◆ **Source excerpt**
##########

Last Friday I gave a keynote speech at the Design-Ed: Future 2013 conference held at University of the Arts in Philadelphia, focusing on teaching design in pre-K through 12th grade. Many of the attendees taught art and design in these grades. My focus was on how design history might be employed in high school art curricula. Here is an excerpt:
I recently asked a handful of undergrad design students to tell me who invented the Diesel Engine, the Ford automobile, the Dyson vacuum cleaner, Winsor Newton paints and Doc Marten’s boots. The responses were not all that encouraging. Despite the creator’s names hiding in plain sight, most responders had no clue, nor much cared.
I suppose that each of these products are so much a part of our brand-vernacular that who the inventors really were, not to mention other pertinent historical facts, are distorted by prevaricated brand narratives.
Brands usually have pre-digested stories appended to their respective identities. Corporations pay millions for naming and packaging campaigns that perpetuate Ford and introduce Dyson as household names. Over time, when a brand story is well managed, consumers only embrace the false narratives — fake is truth.
Kids today seem to be more visually literate than ever before, but nonetheless more gullible and susceptible to brand speak, more willing to accept the false brand fairy tales about the products they own or aspire to own, than they do the real history of, say, automobile mass production.
How do we educate these kids to be more discerning?

##########

◆ **Exercise input**

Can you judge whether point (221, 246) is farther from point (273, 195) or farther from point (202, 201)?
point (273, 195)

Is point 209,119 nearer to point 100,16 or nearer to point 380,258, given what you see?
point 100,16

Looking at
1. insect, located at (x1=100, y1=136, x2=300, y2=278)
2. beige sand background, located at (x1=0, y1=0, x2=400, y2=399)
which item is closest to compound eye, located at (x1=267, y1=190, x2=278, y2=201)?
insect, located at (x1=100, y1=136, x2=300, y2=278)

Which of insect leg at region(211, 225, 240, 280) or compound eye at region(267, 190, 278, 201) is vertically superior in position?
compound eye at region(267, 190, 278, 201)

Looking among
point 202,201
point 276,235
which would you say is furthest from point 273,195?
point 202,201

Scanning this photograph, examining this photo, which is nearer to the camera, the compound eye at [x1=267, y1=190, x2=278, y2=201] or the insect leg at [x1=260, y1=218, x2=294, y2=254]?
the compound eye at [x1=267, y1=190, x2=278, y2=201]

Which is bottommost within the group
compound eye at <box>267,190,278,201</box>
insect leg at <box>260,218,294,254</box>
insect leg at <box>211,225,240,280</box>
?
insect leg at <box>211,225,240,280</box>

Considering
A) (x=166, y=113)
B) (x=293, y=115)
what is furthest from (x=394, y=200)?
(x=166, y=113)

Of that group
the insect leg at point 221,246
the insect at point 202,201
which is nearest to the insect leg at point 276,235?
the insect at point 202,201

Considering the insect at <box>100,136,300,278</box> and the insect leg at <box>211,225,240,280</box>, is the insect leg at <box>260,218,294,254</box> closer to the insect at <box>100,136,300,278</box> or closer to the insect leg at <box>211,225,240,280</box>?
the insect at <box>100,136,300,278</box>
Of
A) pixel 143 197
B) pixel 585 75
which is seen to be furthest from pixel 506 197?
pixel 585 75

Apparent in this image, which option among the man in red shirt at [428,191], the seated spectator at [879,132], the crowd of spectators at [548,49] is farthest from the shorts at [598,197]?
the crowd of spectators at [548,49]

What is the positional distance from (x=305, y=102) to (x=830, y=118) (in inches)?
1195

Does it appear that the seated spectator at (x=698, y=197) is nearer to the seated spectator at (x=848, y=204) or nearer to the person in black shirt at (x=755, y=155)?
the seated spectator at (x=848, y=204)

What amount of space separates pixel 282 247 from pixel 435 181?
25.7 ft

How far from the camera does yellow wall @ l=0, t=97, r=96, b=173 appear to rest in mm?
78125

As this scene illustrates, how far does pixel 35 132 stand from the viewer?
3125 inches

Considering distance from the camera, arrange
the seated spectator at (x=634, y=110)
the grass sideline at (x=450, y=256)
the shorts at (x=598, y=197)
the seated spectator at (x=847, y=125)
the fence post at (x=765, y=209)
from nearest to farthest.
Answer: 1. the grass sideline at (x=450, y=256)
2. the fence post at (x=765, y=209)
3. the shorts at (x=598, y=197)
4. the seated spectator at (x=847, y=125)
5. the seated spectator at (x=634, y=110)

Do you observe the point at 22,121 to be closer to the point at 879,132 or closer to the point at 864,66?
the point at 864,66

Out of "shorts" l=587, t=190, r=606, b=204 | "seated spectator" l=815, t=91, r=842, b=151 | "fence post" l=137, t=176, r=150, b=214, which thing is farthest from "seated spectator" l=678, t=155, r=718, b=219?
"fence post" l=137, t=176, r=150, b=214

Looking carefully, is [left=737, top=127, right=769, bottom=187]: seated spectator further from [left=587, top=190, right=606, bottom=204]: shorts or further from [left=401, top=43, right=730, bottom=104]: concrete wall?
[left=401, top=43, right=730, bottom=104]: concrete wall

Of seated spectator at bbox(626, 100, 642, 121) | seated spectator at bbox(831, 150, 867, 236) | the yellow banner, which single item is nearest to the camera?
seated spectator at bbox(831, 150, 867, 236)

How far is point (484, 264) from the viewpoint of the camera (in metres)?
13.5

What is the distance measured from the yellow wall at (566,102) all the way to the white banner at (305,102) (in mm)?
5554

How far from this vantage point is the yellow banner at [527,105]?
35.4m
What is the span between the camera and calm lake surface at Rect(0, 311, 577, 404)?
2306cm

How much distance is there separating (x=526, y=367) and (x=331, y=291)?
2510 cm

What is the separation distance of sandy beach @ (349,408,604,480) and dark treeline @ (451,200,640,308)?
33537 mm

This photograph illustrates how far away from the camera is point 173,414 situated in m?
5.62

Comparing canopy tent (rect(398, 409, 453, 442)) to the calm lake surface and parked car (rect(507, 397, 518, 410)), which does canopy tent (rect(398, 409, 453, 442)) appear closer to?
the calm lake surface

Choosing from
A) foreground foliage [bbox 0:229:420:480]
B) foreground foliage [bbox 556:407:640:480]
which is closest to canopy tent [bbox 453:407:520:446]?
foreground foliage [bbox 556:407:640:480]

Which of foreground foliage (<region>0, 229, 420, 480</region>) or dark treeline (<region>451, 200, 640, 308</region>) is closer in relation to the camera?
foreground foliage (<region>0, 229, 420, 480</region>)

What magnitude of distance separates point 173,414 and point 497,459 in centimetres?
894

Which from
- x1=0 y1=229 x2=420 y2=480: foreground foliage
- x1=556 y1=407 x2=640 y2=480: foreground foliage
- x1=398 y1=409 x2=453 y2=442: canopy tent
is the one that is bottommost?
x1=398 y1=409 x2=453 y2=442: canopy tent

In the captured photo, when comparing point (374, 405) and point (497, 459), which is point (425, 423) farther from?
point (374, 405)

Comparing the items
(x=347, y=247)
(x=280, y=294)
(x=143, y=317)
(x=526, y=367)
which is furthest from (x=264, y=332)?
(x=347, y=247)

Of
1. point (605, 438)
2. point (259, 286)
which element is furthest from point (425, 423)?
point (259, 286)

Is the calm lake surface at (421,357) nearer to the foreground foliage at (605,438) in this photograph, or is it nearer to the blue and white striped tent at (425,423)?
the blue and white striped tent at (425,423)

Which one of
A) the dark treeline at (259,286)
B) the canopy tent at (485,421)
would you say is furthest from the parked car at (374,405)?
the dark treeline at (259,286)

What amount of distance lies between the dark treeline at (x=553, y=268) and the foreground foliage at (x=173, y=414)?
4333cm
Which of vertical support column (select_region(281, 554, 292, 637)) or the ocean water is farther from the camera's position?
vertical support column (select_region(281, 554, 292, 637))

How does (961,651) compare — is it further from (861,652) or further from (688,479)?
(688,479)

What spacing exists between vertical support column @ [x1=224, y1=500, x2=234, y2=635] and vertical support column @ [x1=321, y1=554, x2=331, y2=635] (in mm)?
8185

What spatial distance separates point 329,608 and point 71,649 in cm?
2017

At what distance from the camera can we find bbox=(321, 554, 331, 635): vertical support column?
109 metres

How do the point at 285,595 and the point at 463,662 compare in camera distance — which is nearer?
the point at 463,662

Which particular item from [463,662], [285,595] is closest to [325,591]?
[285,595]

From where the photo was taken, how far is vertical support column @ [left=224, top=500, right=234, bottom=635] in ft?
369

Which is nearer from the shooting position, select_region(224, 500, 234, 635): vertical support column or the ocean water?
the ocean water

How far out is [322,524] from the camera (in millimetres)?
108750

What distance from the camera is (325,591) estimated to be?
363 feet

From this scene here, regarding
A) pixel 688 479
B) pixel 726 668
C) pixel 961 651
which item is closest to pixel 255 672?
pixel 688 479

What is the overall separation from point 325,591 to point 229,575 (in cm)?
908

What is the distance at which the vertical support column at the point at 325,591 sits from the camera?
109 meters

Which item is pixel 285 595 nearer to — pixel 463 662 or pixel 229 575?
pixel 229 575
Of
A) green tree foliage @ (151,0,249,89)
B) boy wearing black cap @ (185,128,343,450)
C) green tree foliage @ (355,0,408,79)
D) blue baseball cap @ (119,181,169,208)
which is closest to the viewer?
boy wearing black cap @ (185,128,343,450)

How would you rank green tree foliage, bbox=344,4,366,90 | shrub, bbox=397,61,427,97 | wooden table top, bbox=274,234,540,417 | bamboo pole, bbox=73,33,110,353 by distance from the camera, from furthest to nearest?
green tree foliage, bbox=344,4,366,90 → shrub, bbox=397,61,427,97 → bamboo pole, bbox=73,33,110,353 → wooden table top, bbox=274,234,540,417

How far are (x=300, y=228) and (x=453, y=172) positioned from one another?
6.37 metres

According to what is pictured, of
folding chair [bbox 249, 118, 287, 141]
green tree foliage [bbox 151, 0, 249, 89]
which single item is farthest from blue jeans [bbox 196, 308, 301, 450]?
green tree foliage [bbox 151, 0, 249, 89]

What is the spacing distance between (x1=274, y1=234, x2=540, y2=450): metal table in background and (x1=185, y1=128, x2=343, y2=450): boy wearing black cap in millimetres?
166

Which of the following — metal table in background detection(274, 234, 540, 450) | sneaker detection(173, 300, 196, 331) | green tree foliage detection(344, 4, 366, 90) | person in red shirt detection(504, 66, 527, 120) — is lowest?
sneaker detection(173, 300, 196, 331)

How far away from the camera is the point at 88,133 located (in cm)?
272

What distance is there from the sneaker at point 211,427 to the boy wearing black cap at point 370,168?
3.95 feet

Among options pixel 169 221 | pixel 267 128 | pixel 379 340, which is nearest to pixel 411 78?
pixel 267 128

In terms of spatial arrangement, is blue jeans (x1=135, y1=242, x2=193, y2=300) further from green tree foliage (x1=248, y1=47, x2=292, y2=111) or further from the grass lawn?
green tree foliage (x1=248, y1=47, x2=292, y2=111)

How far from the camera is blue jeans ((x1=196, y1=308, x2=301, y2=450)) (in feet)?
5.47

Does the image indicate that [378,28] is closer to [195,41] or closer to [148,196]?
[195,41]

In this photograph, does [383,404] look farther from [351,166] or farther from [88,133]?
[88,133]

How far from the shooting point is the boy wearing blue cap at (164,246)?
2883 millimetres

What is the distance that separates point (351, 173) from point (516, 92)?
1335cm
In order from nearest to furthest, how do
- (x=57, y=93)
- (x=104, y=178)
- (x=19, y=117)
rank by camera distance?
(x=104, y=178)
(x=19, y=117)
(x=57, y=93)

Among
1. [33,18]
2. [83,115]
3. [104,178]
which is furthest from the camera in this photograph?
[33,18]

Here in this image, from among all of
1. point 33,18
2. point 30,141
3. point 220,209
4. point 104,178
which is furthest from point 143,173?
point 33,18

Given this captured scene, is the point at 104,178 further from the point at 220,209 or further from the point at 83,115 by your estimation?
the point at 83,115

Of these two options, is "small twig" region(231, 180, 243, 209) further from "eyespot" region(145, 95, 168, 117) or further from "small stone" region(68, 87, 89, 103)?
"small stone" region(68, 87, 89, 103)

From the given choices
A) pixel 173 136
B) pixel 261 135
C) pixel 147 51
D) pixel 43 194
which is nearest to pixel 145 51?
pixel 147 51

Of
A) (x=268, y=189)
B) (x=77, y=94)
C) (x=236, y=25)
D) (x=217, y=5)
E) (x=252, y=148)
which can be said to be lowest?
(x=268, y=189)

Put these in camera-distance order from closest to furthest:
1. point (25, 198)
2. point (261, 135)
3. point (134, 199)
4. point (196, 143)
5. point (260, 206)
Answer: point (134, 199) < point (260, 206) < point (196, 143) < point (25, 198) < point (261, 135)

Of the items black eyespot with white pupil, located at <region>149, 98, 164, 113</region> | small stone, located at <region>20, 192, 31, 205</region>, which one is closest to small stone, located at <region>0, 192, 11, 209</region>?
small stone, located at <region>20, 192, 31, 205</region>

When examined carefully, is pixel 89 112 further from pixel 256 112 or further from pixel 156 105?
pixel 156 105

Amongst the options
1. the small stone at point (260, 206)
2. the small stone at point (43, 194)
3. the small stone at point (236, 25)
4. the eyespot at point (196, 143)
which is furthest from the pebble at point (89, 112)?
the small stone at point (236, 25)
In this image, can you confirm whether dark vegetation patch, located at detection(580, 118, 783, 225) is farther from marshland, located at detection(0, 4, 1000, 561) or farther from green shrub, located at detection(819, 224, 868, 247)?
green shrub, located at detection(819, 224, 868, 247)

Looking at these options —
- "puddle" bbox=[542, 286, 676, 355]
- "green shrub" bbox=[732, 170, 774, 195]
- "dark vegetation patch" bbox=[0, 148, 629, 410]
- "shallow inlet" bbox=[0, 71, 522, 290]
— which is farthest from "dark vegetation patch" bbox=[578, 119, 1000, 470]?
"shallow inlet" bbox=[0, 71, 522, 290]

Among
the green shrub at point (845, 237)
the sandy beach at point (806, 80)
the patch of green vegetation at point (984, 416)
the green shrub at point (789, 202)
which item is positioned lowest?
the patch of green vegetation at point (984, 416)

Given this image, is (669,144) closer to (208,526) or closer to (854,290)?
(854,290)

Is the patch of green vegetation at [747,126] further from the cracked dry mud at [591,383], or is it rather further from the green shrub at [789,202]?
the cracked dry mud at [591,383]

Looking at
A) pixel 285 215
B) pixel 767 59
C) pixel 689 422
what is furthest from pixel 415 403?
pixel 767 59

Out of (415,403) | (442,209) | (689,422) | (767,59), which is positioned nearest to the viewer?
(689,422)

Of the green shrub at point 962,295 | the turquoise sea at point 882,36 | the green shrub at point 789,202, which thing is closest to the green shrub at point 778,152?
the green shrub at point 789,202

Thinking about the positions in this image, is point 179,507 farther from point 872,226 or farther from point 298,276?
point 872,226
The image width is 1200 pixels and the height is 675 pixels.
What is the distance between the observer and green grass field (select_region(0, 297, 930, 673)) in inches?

##########

◆ **What to work on**
1. Give the listing lines again from the line holding "Given this image, is" through the end of the listing, inclusive, substituting "blue sea" for "turquoise sea" and changing nothing else.
2. Proceed with the keynote excerpt on design history in high school art classes, picking up after its final sentence.

◆ **Solved tasks**
1.
Given this image, is (669,144) closer to (208,526) or closer to (854,290)?
(854,290)

Is the patch of green vegetation at [747,126] further from the cracked dry mud at [591,383], or is it rather further from the green shrub at [789,202]?
the cracked dry mud at [591,383]

Looking at
A) pixel 285 215
B) pixel 767 59
C) pixel 689 422
what is furthest from pixel 415 403?
pixel 767 59

Out of (415,403) | (442,209) | (689,422) | (767,59), which is positioned nearest to the viewer?
(689,422)

Of the green shrub at point 962,295 | the blue sea at point 882,36 | the green shrub at point 789,202, which thing is closest to the green shrub at point 778,152?
the green shrub at point 789,202

Thinking about the positions in this image, is point 179,507 farther from point 872,226 or farther from point 298,276?
point 872,226
The image width is 1200 pixels and the height is 675 pixels.
What is the distance between the observer and green grass field (select_region(0, 297, 930, 673)) in inches?

2.
I contend that history is the glue that binds our liberal arts education together, and DESIGN HISTORY is the thread that ties or, if you prefer, contextualizes design practices within the larger world — and that means understanding everything from branding to ergonomics to visual style to communications technology and more. History needn’t be a musty closet filled with molding memorabilia. History is filled with large and small revelations — wonderful connections and insightful discoveries. For instance, here’s a factoid:
The real Dr Maertens of “Doc Martens” boot fame invented his revolutionary air cushioned shoe while serving in the Werhmacht in World War II. He needed better shoes to march in and this is another in an array of products — including the T-shirt, Spam and molded plywood — borne of war yet put to peaceful use. Tell me that you don’t find that moderately fascinating!?
If you are following my logic — which confounds me from time to time — this is a preamble for a proposal on teaching design literacy in pre-K through 12– wherein correlating the here-and-now with history is essential.
Hold on . . . Design history classses in K through 12?
It is hard enough getting grad students interested in the history of design, when what they really want to do is create the next big APP — unless, of course, it is an APP that is about the history of design.
So would you like to know how design history can be integrated into a Kindergarten though 12th grade curriculum?
Well, to be honest, it can’t. In fact, forget about teaching design history until 9th grade, or thereabouts — then it will be the gift that keeps on giving.
Pre- and primary school is where kids must be encouraged to CONCEIVE and MAKE art while being exposed to design, and to learn that creativity and imagination have a exalted place in our social order.
But by the time kids reach high school age they are mature enough to be informed and nourished by what came before. To study history is a process of excavation and building story upon story. In art and design in particular it is a about seeing, rejecting, embracing and changing what once was. History is the engine of creativity.
In high school the design history class should be seamlessly woven into art studio periods. Every assignment should be linked to and reveal an historical parallel. This is common in college design classes where past styles, movements or attitudes are studied and scrutinized and then students interpret what they’ve learned in the studio through drawings, prototyping or what have you. Spanning disciplines is also important. Design production and design history incorporates graphic, package, product, interior, architecture, motion, data, advertising, illustration and more. High school students should receive the full array of design options. And with so many means of production available to anyone with access to the hardware, the range of what can be physically made rather than merely sketched has become an even wider.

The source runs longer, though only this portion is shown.